◆ **TASK**
Quote exactly, and only, the lines of the material below from the line with "Cover | 1.4301/1.4404 | 1 |" through the line with "ring | T304 | 3 |".

◆ **MATERIAL PROVIDED**
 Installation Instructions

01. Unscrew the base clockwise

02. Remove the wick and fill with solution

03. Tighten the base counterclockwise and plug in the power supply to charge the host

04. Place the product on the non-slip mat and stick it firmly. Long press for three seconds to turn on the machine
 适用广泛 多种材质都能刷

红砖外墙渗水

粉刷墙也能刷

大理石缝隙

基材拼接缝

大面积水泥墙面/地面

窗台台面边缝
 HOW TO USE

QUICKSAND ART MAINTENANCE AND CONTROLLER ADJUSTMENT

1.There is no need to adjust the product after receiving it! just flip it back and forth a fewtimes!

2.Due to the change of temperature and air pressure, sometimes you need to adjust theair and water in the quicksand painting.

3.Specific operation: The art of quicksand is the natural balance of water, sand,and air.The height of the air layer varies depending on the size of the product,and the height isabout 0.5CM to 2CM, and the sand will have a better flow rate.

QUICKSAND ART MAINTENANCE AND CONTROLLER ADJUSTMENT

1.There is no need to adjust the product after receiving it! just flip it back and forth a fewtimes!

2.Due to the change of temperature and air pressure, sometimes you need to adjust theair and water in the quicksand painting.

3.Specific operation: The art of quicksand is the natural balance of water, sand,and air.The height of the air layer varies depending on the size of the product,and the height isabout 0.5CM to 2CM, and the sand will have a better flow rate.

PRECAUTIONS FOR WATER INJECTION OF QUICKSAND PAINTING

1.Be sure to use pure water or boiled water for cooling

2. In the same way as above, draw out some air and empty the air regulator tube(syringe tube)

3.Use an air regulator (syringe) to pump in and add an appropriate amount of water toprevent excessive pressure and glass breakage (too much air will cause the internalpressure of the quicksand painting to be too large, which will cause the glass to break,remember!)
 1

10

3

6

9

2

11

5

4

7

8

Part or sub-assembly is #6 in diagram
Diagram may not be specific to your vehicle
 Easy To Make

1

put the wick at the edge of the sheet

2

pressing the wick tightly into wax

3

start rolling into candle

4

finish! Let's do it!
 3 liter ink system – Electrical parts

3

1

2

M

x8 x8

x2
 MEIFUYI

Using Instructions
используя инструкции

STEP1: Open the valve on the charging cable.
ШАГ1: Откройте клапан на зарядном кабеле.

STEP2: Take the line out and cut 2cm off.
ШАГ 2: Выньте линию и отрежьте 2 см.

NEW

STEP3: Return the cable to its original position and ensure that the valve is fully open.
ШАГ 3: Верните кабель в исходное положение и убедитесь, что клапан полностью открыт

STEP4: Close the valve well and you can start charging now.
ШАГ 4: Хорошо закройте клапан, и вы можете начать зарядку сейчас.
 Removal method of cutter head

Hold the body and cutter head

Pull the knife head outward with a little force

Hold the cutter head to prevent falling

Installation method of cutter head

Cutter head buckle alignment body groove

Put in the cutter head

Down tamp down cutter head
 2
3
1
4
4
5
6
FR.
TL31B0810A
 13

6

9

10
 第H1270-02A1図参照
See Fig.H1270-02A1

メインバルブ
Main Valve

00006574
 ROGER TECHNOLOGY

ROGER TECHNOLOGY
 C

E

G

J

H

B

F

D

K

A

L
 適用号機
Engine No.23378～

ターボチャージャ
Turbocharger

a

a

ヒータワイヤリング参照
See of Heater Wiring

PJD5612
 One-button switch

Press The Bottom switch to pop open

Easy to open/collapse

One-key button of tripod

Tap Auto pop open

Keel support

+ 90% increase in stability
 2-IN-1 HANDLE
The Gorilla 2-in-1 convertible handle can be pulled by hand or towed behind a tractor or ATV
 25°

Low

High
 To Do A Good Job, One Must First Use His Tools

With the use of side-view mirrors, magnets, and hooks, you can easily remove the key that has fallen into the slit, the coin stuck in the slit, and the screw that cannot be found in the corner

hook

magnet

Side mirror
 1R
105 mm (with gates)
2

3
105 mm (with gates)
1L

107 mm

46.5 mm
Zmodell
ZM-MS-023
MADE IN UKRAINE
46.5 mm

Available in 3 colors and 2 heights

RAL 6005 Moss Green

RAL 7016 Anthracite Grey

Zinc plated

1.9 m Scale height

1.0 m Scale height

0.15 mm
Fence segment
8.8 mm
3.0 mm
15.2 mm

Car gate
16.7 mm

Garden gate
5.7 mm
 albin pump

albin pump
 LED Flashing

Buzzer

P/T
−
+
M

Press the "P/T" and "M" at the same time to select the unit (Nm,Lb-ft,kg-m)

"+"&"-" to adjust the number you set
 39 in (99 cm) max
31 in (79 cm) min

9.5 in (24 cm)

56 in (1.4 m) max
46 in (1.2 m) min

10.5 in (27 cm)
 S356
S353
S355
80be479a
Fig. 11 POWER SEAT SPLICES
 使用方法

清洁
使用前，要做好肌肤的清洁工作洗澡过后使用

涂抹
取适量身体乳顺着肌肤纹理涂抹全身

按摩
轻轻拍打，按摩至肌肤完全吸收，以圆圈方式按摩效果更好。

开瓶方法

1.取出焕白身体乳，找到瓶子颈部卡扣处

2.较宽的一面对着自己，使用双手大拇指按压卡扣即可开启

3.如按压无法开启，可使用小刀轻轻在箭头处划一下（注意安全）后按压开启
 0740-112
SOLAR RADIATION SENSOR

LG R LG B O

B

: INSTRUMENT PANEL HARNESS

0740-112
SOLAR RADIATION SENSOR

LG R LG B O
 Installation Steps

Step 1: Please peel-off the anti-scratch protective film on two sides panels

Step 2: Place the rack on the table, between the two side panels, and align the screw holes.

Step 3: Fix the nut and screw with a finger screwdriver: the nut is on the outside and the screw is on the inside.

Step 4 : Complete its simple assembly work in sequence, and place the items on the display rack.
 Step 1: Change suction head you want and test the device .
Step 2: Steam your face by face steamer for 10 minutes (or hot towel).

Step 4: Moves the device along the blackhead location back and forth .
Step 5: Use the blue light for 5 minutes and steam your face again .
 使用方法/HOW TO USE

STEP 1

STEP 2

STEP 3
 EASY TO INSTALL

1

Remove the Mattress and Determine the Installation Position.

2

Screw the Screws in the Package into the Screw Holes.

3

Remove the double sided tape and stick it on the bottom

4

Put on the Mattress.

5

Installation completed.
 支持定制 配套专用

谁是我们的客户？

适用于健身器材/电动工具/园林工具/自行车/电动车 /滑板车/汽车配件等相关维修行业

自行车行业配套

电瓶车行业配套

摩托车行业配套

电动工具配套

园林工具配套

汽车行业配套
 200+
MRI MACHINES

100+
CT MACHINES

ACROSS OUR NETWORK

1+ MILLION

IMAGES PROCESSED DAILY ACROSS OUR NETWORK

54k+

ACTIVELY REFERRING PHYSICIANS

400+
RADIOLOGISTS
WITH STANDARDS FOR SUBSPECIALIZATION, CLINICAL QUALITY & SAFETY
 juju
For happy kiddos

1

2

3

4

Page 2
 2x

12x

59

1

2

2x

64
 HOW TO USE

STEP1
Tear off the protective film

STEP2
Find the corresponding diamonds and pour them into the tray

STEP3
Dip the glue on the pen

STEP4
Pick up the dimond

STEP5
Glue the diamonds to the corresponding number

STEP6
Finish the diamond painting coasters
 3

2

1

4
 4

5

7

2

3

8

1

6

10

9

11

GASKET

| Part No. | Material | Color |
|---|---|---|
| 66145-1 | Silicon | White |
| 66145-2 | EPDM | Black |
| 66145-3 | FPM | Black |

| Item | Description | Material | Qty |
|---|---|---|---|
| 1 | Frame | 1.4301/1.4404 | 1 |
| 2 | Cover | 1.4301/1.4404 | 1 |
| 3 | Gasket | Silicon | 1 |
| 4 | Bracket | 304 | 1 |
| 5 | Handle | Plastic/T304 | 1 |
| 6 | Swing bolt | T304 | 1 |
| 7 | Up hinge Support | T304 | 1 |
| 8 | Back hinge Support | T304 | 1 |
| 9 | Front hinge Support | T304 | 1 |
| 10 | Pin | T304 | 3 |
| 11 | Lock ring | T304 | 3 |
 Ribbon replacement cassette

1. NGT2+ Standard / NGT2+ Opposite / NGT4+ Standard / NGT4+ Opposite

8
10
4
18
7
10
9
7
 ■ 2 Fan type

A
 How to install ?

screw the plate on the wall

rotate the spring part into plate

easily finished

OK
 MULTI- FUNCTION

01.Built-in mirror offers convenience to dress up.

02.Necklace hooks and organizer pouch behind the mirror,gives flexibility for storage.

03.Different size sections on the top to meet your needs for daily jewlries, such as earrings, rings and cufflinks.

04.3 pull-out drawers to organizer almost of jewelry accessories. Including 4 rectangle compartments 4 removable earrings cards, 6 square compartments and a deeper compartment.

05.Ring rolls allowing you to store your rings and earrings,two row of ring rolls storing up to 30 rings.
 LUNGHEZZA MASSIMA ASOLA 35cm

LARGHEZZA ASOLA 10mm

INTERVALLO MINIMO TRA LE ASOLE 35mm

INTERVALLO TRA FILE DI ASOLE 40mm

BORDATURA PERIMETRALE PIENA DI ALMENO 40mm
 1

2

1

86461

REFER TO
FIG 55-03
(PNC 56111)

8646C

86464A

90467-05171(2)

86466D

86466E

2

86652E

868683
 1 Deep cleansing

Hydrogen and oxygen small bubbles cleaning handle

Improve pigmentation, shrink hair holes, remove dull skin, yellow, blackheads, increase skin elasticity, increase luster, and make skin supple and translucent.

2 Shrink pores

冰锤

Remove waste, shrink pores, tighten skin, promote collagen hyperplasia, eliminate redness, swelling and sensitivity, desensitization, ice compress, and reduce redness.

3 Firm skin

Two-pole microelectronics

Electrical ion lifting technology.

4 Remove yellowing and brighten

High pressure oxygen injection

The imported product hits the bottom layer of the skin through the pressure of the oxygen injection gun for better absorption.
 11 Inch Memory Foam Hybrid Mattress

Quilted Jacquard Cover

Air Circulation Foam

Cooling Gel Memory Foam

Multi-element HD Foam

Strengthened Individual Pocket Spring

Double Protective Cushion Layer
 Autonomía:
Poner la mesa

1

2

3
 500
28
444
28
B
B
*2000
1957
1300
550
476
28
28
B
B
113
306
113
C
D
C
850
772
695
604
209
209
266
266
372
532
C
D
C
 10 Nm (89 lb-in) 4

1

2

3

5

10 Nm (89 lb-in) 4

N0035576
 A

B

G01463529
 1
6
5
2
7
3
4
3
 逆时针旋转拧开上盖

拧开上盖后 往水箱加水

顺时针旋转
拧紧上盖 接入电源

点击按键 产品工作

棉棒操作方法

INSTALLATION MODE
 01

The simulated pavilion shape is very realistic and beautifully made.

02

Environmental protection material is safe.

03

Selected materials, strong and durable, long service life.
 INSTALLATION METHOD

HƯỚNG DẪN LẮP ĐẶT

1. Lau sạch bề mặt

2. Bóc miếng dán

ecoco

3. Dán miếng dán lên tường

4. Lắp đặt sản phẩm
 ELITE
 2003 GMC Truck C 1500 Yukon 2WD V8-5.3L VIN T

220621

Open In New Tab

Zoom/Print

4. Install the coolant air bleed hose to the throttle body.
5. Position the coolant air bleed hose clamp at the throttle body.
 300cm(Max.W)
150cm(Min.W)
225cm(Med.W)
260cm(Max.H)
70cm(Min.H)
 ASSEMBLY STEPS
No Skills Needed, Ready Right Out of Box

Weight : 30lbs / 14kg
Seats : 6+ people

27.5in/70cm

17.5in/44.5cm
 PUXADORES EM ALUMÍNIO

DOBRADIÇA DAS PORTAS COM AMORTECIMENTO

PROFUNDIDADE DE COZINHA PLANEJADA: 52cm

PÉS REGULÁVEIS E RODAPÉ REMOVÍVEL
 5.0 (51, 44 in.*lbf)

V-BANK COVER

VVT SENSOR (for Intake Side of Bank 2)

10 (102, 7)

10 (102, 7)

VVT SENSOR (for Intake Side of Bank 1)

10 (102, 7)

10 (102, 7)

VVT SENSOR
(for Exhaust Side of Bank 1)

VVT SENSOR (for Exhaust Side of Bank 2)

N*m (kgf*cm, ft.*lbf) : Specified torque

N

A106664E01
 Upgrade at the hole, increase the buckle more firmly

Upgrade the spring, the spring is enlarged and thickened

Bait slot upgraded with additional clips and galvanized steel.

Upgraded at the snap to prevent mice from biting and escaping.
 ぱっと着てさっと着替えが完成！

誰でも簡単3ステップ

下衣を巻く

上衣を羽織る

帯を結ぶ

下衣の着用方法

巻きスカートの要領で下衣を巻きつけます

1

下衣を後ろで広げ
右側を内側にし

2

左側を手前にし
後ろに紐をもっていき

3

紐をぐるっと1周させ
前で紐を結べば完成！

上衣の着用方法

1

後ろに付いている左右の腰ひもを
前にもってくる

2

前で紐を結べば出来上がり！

◆ **TASK RESULT**
| 2 | Cover | 1.4301/1.4404 | 1 |
| 3 | Gasket | Silicon | 1 |
| 4 | Bracket | 304 | 1 |
| 5 | Handle | Plastic/T304 | 1 |
| 6 | Swing bolt | T304 | 1 |
| 7 | Up hinge Support | T304 | 1 |
| 8 | Back hinge Support | T304 | 1 |
| 9 | Front hinge Support | T304 | 1 |
| 10 | Pin | T304 | 3 |
| 11 | Lock ring | T304 | 3 |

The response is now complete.